Secondo quanto riportato da WCCFtech, l'organizzazione olandese Stichting Massaschade & Consument ritiene di avere ora argomentazioni ancora più solide a sostegno della causa da 400 milioni di euro intentata contro Sony per la commissione del 30% applicata su ogni gioco venduto tramite il PlayStation Store; una "tassa Sony" a cui le copie fisiche non sono mai state soggette, le stesse copie fisiche che l'azienda ha annunciato di voler eliminare a partire dal 2028. In realtà, va detto che Sony produce ricavi anche dalla vendita delle copie fisiche dei giochi per le console PlayStation, che corrispondono a una royalty di licenza di circa il 10-15% del prezzo.
La posizione dell'associazione
"La fine dei dischi fisici elimina l'ultimo spazio in cui un gioco PlayStation poteva ancora essere acquistato e rivenduto a un prezzo competitivo," ha dichiarato a WCCFtech Lucia Melcherts, presidente di SM&C. "Senza dischi non esiste più un mercato dell'usato né un'alternativa al PlayStation Store, quindi dal 2028 sarà Sony da sola a decidere quanto costa un gioco e persino per quanto tempo se ne potrà disporre."
"È proprio questo il danno al centro della nostra causa Fair PlayStation: un prezzo non può mai essere equo quando all'acquirente non resta né la proprietà del prodotto né alcuna alternativa," ha aggiunto Melcherts.
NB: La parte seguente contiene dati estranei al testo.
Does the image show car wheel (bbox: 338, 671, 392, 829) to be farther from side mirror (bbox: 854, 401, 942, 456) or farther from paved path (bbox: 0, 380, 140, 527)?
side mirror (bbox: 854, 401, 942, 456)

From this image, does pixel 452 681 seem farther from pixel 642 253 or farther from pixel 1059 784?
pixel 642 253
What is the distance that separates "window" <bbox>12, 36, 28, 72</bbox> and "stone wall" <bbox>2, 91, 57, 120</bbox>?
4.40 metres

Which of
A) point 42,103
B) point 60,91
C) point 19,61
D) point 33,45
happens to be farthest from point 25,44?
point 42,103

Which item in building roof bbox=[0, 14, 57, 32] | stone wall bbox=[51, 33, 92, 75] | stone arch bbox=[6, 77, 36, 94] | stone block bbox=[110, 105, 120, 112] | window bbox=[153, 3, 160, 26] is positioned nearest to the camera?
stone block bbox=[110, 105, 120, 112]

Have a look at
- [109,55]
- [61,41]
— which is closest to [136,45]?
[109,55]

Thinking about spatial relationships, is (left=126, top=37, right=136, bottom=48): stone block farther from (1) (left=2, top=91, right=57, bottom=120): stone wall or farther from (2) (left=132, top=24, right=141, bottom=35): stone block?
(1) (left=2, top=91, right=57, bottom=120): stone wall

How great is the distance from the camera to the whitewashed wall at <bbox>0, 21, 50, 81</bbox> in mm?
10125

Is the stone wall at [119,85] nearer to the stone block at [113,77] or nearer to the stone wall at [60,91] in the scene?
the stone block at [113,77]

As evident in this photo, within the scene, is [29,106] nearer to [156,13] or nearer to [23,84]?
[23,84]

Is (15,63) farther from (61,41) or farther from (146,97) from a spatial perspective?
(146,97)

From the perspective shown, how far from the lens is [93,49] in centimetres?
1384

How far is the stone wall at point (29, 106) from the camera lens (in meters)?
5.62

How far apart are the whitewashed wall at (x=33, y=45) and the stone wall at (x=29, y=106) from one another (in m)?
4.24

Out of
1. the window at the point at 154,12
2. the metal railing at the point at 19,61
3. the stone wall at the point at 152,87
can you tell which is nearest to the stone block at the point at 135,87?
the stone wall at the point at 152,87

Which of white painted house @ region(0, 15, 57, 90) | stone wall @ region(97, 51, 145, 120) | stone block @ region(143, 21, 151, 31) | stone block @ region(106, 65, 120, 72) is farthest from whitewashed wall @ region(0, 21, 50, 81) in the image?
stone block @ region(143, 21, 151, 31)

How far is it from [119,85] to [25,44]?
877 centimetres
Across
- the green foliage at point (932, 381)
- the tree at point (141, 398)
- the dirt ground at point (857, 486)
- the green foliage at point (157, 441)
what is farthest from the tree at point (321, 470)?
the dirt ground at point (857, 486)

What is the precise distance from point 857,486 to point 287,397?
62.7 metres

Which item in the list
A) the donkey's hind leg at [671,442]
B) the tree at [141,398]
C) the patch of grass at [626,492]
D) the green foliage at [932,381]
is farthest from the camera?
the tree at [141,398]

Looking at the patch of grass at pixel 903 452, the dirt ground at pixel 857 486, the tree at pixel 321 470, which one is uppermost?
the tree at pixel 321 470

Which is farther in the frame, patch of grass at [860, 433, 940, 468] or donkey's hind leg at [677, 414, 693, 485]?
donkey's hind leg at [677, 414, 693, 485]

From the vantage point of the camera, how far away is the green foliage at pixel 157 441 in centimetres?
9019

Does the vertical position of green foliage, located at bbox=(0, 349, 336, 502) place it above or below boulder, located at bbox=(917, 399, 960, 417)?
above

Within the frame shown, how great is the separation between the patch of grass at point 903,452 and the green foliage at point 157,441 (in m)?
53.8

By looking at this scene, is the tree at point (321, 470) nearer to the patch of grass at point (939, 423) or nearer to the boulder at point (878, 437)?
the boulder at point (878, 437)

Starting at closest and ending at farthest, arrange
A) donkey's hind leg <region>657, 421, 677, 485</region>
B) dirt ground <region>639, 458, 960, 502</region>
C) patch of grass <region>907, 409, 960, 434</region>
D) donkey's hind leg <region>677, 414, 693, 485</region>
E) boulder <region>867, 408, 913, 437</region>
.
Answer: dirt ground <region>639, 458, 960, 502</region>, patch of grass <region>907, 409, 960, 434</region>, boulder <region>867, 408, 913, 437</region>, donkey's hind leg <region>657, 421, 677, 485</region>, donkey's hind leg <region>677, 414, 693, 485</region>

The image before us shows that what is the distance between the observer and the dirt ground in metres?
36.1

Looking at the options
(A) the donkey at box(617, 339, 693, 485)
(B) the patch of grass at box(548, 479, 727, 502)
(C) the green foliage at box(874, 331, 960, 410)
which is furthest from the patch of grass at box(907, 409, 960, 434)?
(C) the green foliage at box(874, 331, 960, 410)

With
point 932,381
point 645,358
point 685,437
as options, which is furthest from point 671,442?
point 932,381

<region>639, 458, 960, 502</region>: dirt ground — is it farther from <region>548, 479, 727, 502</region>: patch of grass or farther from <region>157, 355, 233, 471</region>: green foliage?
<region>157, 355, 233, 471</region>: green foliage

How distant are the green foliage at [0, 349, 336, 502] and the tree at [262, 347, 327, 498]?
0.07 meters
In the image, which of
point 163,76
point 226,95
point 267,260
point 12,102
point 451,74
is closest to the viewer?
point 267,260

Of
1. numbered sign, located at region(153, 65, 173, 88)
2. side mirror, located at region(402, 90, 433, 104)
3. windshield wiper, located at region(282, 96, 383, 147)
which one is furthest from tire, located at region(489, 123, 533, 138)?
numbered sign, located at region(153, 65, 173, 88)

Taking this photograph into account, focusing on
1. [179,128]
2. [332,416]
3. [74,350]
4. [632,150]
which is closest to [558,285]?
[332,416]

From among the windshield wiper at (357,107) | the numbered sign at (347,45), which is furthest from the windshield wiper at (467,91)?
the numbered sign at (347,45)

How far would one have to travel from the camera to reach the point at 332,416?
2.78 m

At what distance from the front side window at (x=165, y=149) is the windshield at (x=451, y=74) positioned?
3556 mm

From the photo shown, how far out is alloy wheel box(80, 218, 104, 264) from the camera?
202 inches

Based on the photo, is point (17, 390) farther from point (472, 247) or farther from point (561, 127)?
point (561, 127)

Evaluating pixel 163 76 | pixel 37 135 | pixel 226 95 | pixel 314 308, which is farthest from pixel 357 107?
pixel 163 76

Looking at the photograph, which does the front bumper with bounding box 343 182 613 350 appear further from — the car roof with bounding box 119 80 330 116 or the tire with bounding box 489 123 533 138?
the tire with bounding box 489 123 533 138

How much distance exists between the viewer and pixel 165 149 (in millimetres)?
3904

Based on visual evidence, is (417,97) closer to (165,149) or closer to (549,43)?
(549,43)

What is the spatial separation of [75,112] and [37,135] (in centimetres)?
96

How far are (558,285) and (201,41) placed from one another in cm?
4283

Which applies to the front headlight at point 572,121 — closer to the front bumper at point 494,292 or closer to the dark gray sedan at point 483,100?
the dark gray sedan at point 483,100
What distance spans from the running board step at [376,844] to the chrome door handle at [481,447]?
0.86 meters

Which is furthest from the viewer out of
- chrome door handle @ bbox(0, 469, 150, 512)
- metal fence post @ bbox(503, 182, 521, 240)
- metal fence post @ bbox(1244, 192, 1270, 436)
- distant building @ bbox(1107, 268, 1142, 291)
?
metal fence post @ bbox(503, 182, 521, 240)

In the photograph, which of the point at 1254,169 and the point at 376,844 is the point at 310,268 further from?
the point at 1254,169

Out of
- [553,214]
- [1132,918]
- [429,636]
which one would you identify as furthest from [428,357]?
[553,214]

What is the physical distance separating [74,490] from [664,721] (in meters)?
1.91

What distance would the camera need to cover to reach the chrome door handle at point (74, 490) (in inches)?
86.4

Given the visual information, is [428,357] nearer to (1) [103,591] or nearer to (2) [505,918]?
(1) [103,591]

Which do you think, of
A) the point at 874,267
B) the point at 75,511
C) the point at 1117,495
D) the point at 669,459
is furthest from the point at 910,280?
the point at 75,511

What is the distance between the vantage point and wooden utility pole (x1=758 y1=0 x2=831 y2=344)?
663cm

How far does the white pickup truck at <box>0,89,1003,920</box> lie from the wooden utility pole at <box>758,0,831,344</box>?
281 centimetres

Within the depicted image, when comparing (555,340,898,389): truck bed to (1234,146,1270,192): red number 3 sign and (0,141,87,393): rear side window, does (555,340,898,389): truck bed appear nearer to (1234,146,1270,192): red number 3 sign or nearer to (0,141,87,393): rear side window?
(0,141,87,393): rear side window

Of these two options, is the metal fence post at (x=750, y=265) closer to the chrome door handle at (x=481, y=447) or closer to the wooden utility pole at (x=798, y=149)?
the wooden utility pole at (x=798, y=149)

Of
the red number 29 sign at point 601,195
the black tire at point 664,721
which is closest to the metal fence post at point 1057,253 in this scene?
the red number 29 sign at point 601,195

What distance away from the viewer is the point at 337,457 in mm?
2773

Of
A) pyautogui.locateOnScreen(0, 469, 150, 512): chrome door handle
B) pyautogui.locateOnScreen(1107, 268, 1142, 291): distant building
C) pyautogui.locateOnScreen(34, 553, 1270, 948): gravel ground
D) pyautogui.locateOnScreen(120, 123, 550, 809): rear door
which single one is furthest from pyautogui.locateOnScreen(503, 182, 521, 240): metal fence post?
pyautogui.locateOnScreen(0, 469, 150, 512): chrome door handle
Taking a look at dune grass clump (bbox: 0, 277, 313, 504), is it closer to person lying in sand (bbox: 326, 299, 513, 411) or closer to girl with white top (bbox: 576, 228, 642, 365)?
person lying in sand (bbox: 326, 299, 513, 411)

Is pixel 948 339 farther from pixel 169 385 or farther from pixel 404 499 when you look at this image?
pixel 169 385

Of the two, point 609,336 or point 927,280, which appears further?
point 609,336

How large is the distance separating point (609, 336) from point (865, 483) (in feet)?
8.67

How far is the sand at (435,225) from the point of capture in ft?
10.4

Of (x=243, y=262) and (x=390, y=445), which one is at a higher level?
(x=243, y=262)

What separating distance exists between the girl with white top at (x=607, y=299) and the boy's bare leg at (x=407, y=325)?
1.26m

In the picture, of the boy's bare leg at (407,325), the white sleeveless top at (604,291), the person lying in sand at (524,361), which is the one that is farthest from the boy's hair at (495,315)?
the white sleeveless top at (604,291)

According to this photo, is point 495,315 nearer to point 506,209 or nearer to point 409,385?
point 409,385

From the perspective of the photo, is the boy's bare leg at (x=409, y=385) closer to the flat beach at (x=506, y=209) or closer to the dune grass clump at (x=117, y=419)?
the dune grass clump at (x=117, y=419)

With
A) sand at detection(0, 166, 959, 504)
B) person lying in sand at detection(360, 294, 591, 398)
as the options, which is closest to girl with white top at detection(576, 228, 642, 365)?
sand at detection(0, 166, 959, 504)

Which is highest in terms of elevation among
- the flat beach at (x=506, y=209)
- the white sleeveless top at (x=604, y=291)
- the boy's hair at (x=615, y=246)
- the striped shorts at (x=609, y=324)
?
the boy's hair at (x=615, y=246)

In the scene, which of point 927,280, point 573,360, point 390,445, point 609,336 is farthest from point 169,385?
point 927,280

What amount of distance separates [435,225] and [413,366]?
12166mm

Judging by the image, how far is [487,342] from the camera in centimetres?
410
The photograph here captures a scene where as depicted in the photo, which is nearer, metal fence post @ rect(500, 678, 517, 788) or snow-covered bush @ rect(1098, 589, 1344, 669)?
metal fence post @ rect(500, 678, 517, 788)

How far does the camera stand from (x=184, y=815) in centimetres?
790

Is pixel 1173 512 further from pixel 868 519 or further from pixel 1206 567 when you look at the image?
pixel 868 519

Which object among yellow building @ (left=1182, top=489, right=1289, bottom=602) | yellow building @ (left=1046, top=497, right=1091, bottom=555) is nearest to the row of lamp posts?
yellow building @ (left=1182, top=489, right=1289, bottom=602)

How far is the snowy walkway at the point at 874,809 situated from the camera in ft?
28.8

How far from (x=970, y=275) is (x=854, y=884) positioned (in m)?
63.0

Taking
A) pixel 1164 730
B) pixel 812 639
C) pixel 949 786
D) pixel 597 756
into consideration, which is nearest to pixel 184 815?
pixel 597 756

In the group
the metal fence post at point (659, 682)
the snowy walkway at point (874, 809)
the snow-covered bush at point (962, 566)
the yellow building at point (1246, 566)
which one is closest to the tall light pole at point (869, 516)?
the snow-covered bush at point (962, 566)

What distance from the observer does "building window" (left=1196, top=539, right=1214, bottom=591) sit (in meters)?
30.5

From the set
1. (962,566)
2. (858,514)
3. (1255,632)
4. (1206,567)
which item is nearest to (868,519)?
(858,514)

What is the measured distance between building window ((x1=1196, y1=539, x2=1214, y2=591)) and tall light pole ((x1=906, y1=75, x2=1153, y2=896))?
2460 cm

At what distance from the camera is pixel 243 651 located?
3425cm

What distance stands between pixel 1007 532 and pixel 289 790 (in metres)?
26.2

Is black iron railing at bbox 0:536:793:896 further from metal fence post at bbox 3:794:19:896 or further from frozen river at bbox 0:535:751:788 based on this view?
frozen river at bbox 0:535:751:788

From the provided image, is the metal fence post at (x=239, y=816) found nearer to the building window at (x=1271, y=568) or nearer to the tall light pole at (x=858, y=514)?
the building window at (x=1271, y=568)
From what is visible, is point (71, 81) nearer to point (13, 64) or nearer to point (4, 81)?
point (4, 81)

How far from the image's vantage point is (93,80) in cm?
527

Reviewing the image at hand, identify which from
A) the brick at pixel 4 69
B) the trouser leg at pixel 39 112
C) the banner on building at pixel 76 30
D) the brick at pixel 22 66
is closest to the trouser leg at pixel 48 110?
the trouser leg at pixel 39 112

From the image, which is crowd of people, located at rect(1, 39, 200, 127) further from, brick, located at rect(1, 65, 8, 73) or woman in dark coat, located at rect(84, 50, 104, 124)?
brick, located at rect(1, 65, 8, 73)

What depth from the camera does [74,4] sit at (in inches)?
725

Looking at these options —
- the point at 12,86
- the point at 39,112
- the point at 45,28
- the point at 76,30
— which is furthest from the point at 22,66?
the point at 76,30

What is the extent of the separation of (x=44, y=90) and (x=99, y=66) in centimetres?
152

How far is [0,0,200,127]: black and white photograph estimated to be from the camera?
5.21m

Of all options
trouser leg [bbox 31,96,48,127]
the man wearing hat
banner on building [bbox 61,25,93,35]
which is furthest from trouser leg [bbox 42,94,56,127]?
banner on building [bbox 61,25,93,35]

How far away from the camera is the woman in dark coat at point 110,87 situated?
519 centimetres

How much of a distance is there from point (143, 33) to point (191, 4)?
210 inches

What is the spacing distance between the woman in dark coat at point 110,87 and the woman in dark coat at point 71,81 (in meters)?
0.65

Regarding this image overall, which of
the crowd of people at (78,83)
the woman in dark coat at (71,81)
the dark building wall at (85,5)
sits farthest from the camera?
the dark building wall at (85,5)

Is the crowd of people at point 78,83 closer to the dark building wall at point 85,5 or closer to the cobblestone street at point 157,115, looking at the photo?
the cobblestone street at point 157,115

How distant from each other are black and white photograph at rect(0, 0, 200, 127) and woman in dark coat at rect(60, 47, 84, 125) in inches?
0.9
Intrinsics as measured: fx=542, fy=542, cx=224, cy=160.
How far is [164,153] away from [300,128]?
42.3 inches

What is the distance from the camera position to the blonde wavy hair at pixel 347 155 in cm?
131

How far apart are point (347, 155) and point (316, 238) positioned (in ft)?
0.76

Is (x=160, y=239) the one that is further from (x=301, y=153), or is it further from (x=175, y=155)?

Vale la pena mettere questa vicenda a confronto con le battaglie legali di Epic contro l'App Store di Apple e con le cause antitrust che hanno coinvolto Steam, una delle quali promossa proprio da un'altra associazione di consumatori olandese. Apple, che come Sony controlla sia l'hardware che il proprio negozio digitale, un sistema per certi versi simile a quello PlayStation, è stata alla fine costretta a cedere parte del controllo su quell'ecosistema.
Quanto a Steam, la commissione fissa del 30% applicata a tutti gli sviluppatori, che si riduce con l'aumentare dei ricavi, resta uno degli aspetti meno apprezzati della piattaforma. Tuttavia, a differenza di una console o di un dispositivo Apple non sbloccato, Valve non esercita lo stesso controllo assoluto sui PC: è possibile installare sistemi operativi alternativi, client di negozi concorrenti e persino giochi fisici per PC anche su Steam Deck e Steam Machine, avendo il giusto hardware a disposizione.
Tweaktown ha stimato i ricavi PlayStation del 2025 in 4,69 trilioni di yen, pari a circa 29 miliardi di dollari, cifra che ridimensiona l'entità economica della causa, ma una richiesta di risarcimento da 427 milioni di dollari resta comunque tutt'altro che trascurabile.